--- start ---

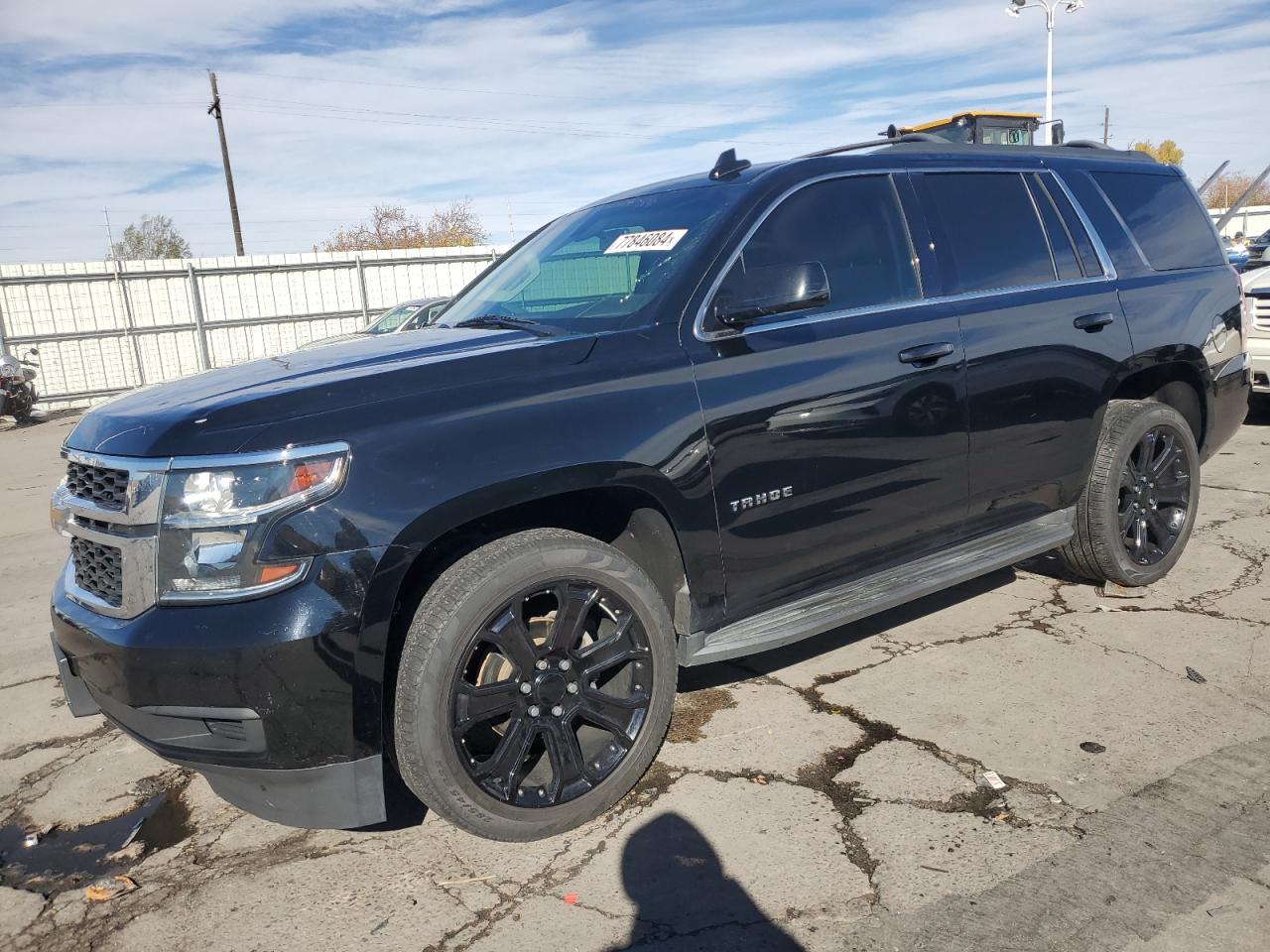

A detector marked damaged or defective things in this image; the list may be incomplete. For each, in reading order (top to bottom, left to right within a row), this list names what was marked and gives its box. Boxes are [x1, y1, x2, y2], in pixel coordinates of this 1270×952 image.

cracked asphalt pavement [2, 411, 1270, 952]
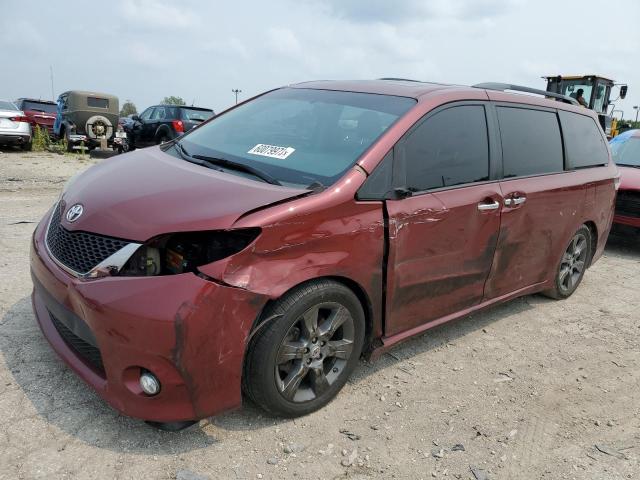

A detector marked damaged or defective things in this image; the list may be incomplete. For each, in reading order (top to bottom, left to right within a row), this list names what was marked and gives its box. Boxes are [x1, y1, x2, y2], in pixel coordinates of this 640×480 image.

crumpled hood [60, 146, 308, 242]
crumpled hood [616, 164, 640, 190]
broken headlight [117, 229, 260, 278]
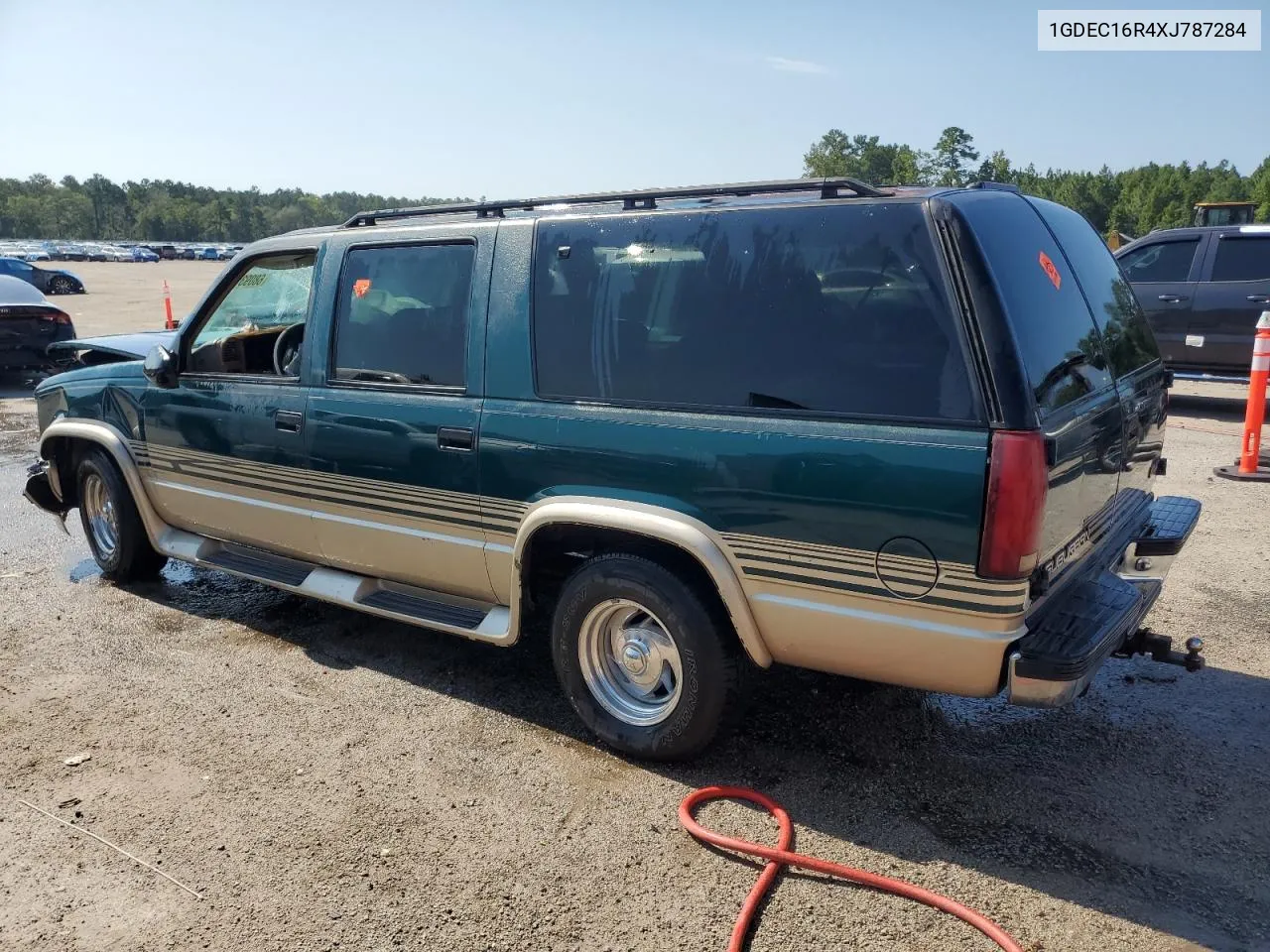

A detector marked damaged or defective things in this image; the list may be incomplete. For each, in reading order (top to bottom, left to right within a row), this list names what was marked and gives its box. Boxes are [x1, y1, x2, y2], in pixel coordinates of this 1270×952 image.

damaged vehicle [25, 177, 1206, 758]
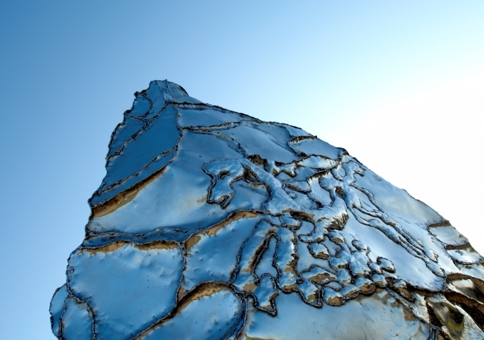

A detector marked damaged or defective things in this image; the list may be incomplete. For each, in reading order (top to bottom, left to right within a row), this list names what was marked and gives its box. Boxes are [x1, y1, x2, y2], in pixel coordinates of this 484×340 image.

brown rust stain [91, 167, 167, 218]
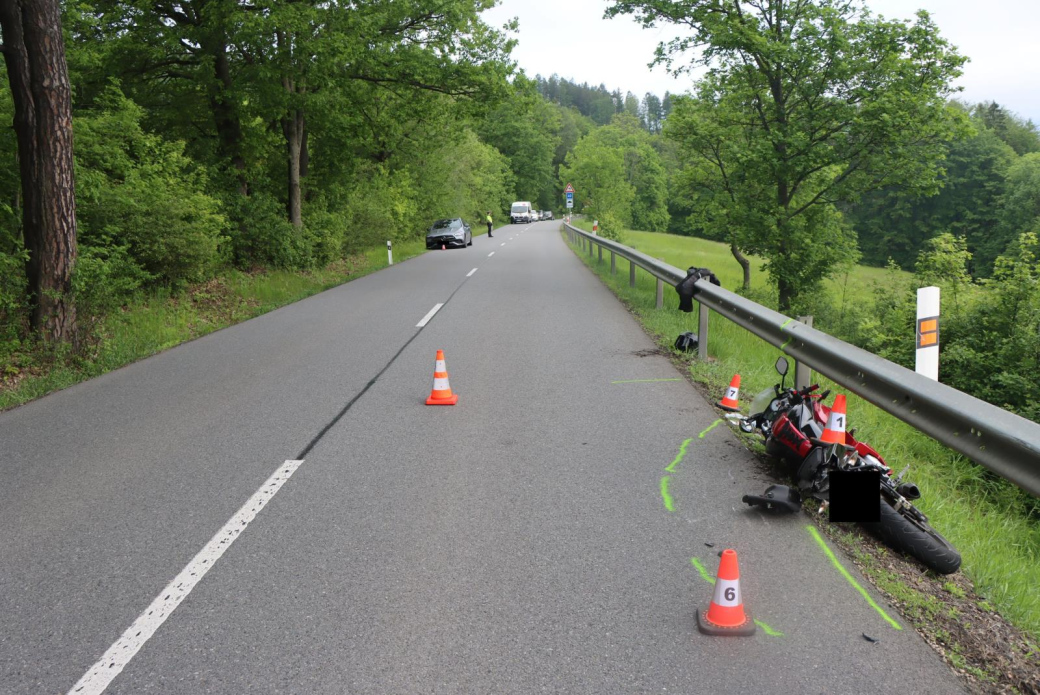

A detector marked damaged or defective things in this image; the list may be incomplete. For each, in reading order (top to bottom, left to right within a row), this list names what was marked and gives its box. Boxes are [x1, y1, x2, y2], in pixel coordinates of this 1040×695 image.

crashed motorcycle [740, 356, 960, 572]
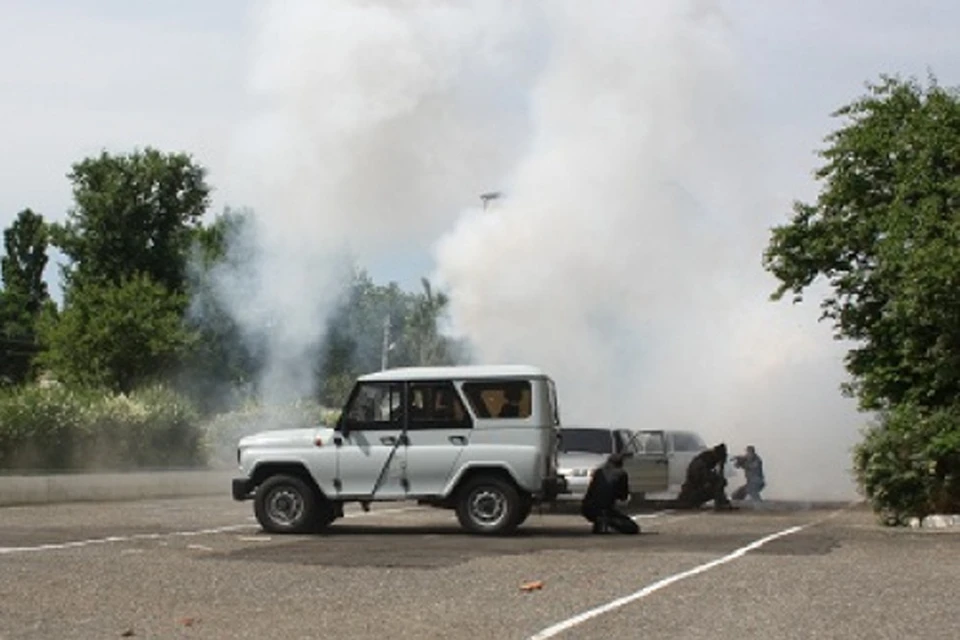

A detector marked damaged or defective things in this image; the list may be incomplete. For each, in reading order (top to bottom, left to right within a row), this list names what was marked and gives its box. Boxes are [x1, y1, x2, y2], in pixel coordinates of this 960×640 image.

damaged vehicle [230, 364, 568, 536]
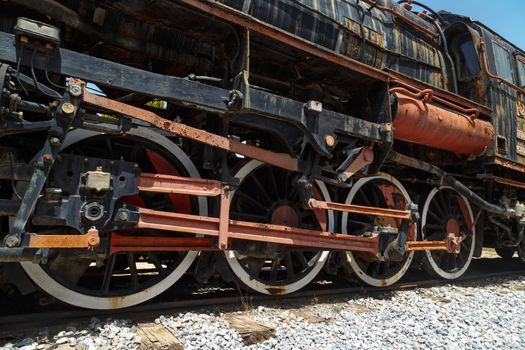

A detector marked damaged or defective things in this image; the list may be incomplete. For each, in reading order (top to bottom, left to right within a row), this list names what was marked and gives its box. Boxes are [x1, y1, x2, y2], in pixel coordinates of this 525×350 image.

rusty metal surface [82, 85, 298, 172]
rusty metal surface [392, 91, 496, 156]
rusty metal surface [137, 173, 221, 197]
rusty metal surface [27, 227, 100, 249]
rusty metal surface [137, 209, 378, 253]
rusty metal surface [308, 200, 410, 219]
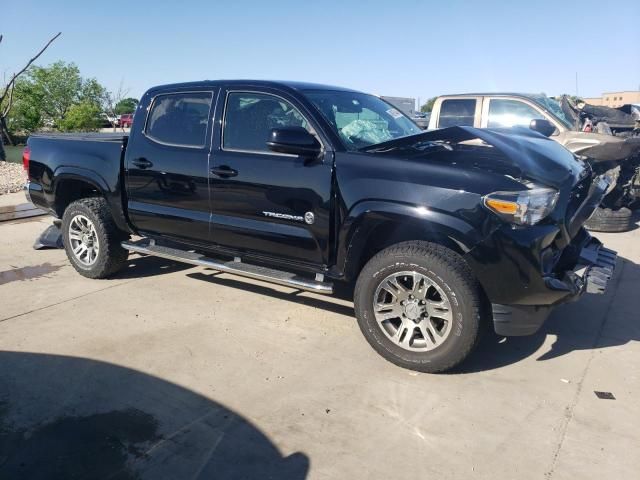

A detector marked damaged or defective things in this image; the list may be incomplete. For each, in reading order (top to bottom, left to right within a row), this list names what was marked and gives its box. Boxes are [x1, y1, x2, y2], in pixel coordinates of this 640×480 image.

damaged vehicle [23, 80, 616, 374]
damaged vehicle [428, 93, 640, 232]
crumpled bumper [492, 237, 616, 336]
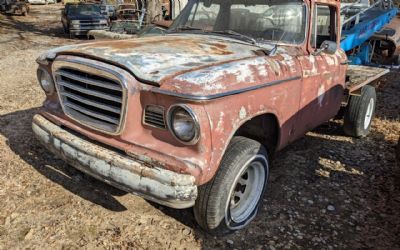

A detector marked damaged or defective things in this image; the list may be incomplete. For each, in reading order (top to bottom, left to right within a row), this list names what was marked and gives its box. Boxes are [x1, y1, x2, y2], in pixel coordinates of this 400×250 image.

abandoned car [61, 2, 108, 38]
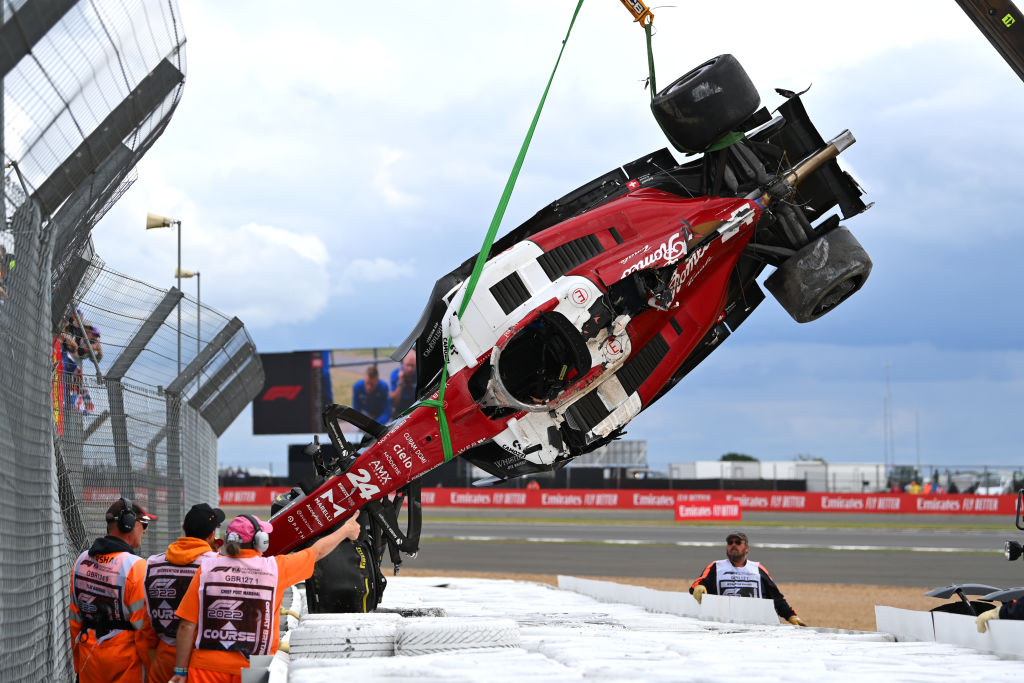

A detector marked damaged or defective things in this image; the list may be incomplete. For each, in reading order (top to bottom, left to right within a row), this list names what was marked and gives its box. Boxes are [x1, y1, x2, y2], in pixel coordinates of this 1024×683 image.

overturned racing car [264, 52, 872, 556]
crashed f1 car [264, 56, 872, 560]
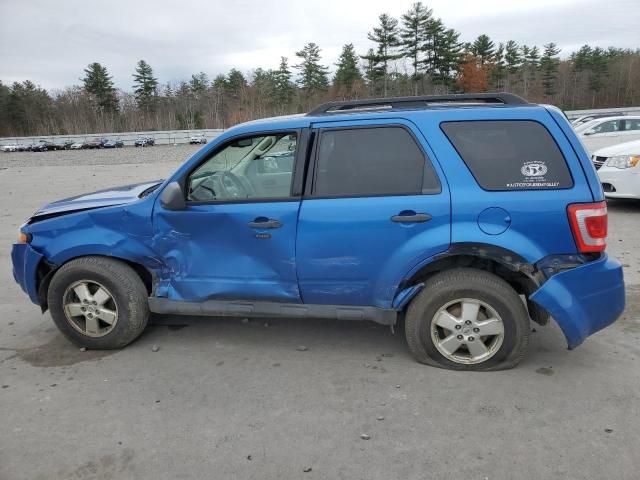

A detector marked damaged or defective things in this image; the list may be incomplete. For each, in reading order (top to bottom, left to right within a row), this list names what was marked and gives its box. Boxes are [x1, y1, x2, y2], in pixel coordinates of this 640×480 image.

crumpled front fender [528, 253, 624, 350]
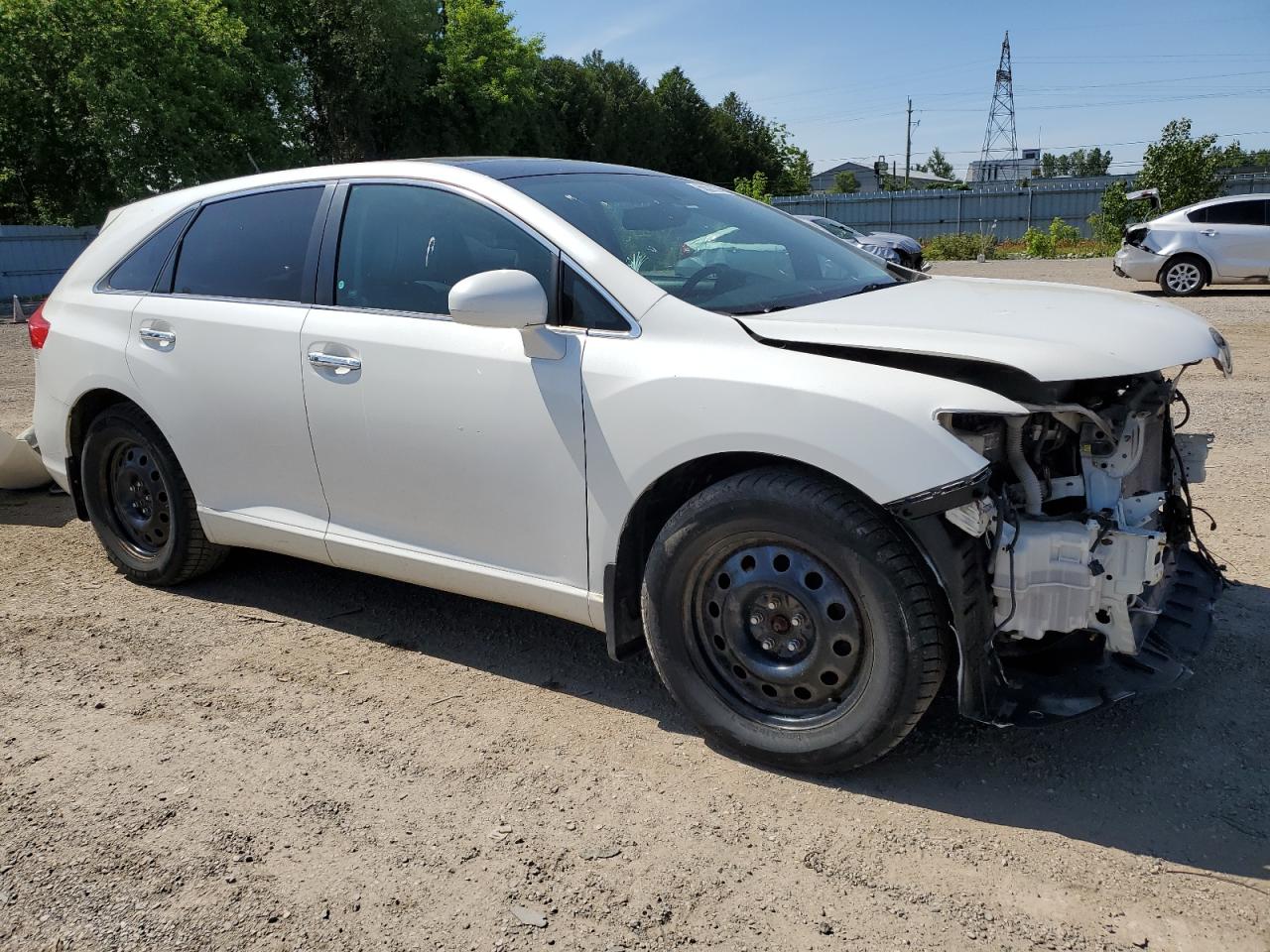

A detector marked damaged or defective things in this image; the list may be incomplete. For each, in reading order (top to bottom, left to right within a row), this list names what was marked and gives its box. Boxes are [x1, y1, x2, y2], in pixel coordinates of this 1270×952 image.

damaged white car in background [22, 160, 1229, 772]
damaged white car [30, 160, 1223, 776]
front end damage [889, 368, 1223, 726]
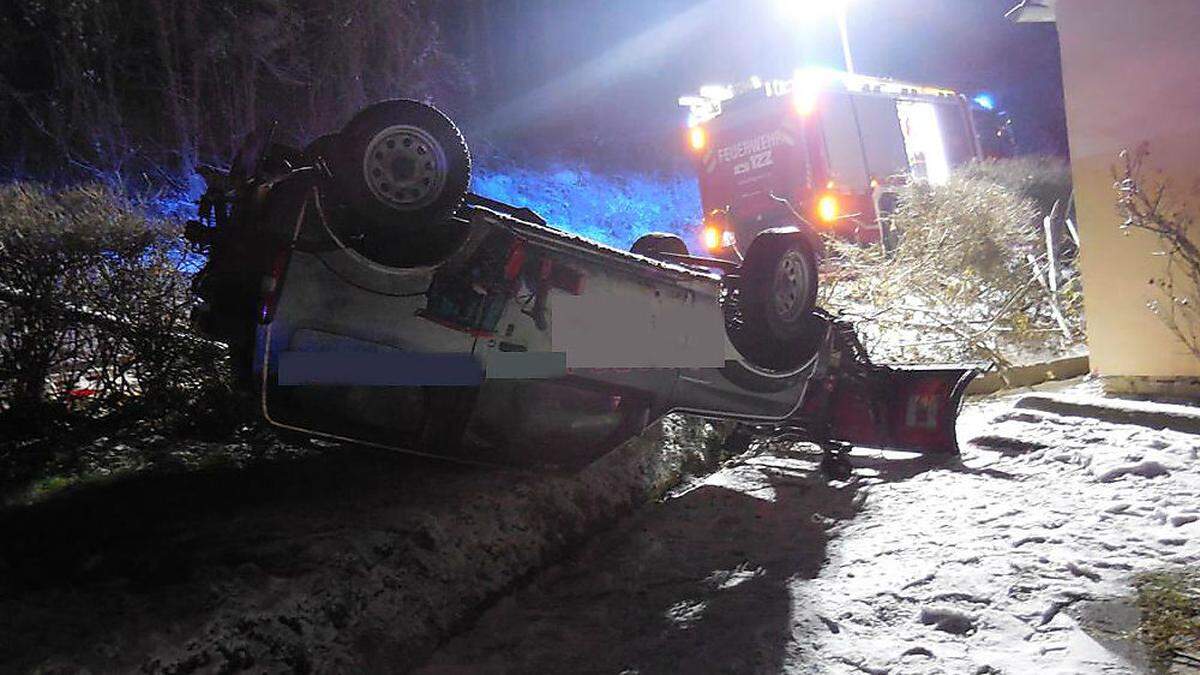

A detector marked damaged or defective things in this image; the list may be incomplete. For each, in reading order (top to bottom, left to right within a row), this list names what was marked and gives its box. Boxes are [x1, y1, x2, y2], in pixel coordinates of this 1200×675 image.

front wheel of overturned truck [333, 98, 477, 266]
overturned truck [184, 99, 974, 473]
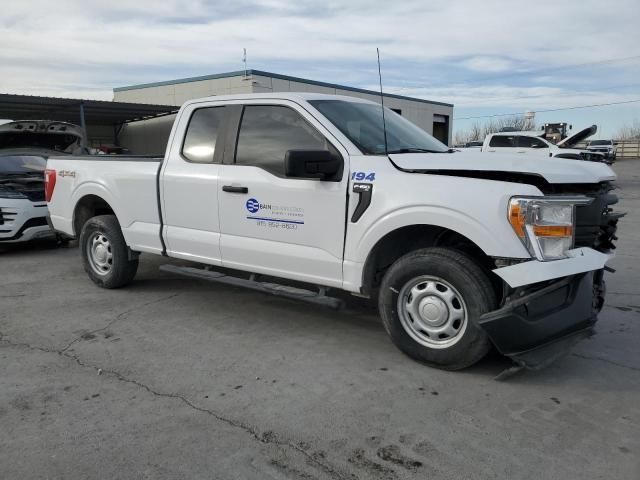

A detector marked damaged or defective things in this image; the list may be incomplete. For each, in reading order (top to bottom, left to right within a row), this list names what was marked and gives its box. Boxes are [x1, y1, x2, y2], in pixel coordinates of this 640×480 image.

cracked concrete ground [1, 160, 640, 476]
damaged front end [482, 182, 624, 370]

--- end ---

Rewrite the lines from the one containing "this 525×350 image." through the one containing "rusty metal surface [308, 200, 410, 219]", inclusive, with "incomplete" replaced by "partial" and nothing else altered.

> [In response]
A detector marked damaged or defective things in this image; the list may be partial. For each, in reading order (top to bottom, left to right within a row), this list names what was marked and gives its box. Boxes are [x1, y1, x2, y2], in pixel coordinates of this 525×350 image.

rusty metal surface [82, 85, 298, 172]
rusty metal surface [392, 91, 496, 156]
rusty metal surface [137, 173, 221, 197]
rusty metal surface [27, 227, 100, 249]
rusty metal surface [137, 209, 378, 253]
rusty metal surface [308, 200, 410, 219]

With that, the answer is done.